Development and Implementation of a Real-time Bundle-adherence Dashboard for Central Line-associated Bloodstream Infections
Author(s) -
Augustine Chemparathy,
Martin Seneviratne,
Andrew Ward,
Simran Mirchandani,
R. Li,
Roshni Mathew,
Matthew Wood,
Andrew Shin,
Lane F. Donnelly,
David Scheinker,
Grace M. Lee
Publication year - 2021
Publication title -
pediatric quality and safety
Language(s) - English
Resource type - Journals
ISSN - 2472-0054
DOI - 10.1097/pq9.0000000000000431
Subject(s) - dashboard , medicine , bundle , quality management , computer science , operations management , data science , management system , engineering , materials science , composite material
Central line-associated bloodstream infections (CLABSIs) are the most common hospital-acquired infection in pediatric patients. High adherence to the CLABSI bundle mitigates CLABSIs. At our institution, there did not exist a hospital-wide system to measure bundle-adherence.
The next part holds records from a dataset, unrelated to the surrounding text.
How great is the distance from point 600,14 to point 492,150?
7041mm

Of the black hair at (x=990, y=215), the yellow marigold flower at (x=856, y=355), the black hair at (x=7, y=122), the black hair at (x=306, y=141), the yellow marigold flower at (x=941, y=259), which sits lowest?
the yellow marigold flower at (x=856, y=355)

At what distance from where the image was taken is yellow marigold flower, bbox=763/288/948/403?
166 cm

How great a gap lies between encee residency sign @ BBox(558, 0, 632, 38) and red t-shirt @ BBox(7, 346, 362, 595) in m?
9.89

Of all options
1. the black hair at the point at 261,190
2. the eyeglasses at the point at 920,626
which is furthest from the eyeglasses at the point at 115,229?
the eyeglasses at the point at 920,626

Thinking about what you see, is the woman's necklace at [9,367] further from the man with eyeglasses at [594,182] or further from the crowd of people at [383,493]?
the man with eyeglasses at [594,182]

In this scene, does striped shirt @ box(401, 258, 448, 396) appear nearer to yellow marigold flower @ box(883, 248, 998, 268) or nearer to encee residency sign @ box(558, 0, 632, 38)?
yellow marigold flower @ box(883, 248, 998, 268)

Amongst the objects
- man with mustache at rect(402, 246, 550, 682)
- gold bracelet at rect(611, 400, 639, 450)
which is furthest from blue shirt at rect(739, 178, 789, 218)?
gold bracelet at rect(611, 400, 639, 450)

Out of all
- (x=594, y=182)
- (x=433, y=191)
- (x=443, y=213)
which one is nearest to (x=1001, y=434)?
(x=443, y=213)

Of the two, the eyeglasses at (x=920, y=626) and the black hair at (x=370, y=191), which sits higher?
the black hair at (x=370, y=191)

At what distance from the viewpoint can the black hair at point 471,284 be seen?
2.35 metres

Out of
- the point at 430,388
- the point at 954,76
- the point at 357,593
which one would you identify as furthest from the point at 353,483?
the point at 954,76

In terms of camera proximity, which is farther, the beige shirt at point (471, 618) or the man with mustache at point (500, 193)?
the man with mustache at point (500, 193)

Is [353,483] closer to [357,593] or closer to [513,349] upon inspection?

We developed an electronic dashboard to monitor CLABSI bundle-adherence across the hospital and in real time. Methods: Institutional stakeholders and areas of opportunity were identified through interviews and data analyses. We created a data pipeline to pull adherence data from twice-daily bundle checks and populate a dashboard in the electronic health record. The dashboard was developed to allow visualization of overall and individual element bundle-adherence across units. Monthly dashboard accesses and element-level bundle-adherence were recorded, and the nursing staff’s feedback about the dashboard was obtained. Results: Following deployment in September 2018, the dashboard was primarily accessed by quality improvement, clinical effectiveness and analytics, and infection prevention and control. Quality improvement and infection prevention and control specialists presented dashboard data at improvement meetings to inform unit-level accountability initiatives. All-element adherence across the hospital increased from 25% in September 2018 to 44% in December 2019, and average adherence to each bundle element increased between 2018 and 2019. Conclusions: CLABSI bundle-adherence, overall and by element, increased across the hospital following the deployment of a real-time electronic data dashboard. The dashboard enabled population-level surveillance of CLABSI bundle-adherence that informed bundle accountability initiatives. Data transparency enabled by electronic dashboards promises to be a useful tool for infectious disease control.